Example: If 350 out of 500 S&P 500 stocks are trading above their 50-day moving average, the indicator would read 70%.
Common Timeframes
Percent Above 20-Day MA
- Short-term market condition
- More volatile, frequent signals
- Good for swing trading
- Reacts quickly to market changes
Percent Above 50-Day MA
- Intermediate-term market condition
- Most commonly watched
- Balances sensitivity and reliability
- Good for overall market health
Percent Above 200-Day MA
- Long-term market condition
- Less volatile, smoother
- Identifies major trend changes
- Good for bull/bear market analysis
Interpreting the Indicator
Overbought Conditions
- Above 70-80%: Market getting overbought
- Above 90%: Extremely overbought
- Not immediate sell signal in uptrends
- Shows broad participation (healthy)
Overbought Example
The S&P 500 has rallied strongly, and now 85% of stocks are above their 50-day MA.
This overbought reading shows broad participation in the rally.
However, it also suggests limited room for more stocks to join the advance.

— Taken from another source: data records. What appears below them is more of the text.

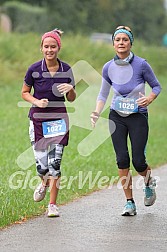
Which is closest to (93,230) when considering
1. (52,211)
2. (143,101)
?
(52,211)

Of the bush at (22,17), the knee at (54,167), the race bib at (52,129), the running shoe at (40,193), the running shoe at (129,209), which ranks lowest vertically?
the running shoe at (129,209)

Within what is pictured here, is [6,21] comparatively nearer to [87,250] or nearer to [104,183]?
[104,183]

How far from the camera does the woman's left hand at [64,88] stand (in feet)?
28.9

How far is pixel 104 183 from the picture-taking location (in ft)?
39.7

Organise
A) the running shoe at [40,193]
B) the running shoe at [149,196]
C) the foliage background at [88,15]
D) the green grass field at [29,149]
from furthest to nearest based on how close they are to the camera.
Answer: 1. the foliage background at [88,15]
2. the green grass field at [29,149]
3. the running shoe at [149,196]
4. the running shoe at [40,193]

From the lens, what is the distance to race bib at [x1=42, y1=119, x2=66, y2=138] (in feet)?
29.4

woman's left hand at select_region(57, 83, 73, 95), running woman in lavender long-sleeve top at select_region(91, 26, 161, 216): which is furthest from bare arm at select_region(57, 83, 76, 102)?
running woman in lavender long-sleeve top at select_region(91, 26, 161, 216)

A pullback may be coming, though the strong breadth is bullish longer-term.
Oversold Conditions
- Below 30%: Market getting oversold
- Below 10-20%: Extremely oversold
- Potential buying opportunity
- Shows widespread weakness
Neutral Zone
- 40-60%: Market in balance
- No strong directional bias
- Wait for move to extremes
- Or use other indicators for direction
Warning: Overbought Does Not Mean Sell
In strong bull markets, the percent above 50-day MA can stay overbought (above 70%) for extended periods. Selling just because the indicator is high can cause you to miss major uptrends. Use overbought readings as caution signals, not automatic sell signals.
Trading Strategies
Mean Reversion Strategy
- Buy when indicator drops below 20-30%
- Sell or reduce exposure when above 80%
- Works best in range-bound markets
- Less effective in strong trends
Breadth Thrust Strategy
- Look for rapid expansion from oversold levels
- Move from below 20% to above 60% quickly
- Signals strong buying interest
- Often marks start of new uptrends
Trend Confirmation Strategy
- In uptrends, buy pullbacks when indicator reaches 40-50%
- In downtrends, sell bounces when indicator reaches 50-60%
- Use longer-term indicator for trend direction
- Use shorter-term indicator for entry timing
Divergences
Bearish Divergence
- Market makes new highs
- Percent above MA makes lower high
- Fewer stocks participating in rally
- Warning sign for bulls
Bullish Divergence
- Market makes new lows
- Percent above MA makes higher low
- Selling pressure diminishing
- Potential bottom forming
Sector Analysis
Apply this indicator to individual sectors:
- Compare sector readings to overall market
- Strong sectors: Higher percent above MA than market
- Weak sectors: Lower percent above MA than market
- Rotate into sectors showing relative strength
Multiple Timeframe Analysis
Use different moving average periods together:
- % above 200-day high, % above 50-day high: Strong bull market
- % above 200-day high, % above 50-day low: Pullback in uptrend
- % above 200-day low, % above 50-day high: Bear market rally
- % above 200-day low, % above 50-day low: Strong bear market
Combining with Other Indicators
- Advance/decline line: Confirm breadth signals
- New highs/new lows: Additional breadth data
- VIX: Sentiment confirmation at extremes
- Price support/resistance: Entry timing
Historical Reference Points
- Major bottoms: Often see % above 50-day below 10-15%
- Bull market peaks: % above 50-day may exceed 90%
- Corrections: % above 50-day typically drops to 30-40%
- Bear markets: % above 200-day below 50% for extended periods
Monitor Market Breadth
Pro Trader Dashboard helps you track how market conditions affect your portfolio.
Summary
The percentage of stocks above their moving average is a simple but powerful breadth indicator. High readings indicate broad market strength but also potential overbought conditions. Low readings indicate widespread weakness but also potential oversold buying opportunities. Use this indicator alongside price action and other breadth measures to gauge market health and identify potential turning points.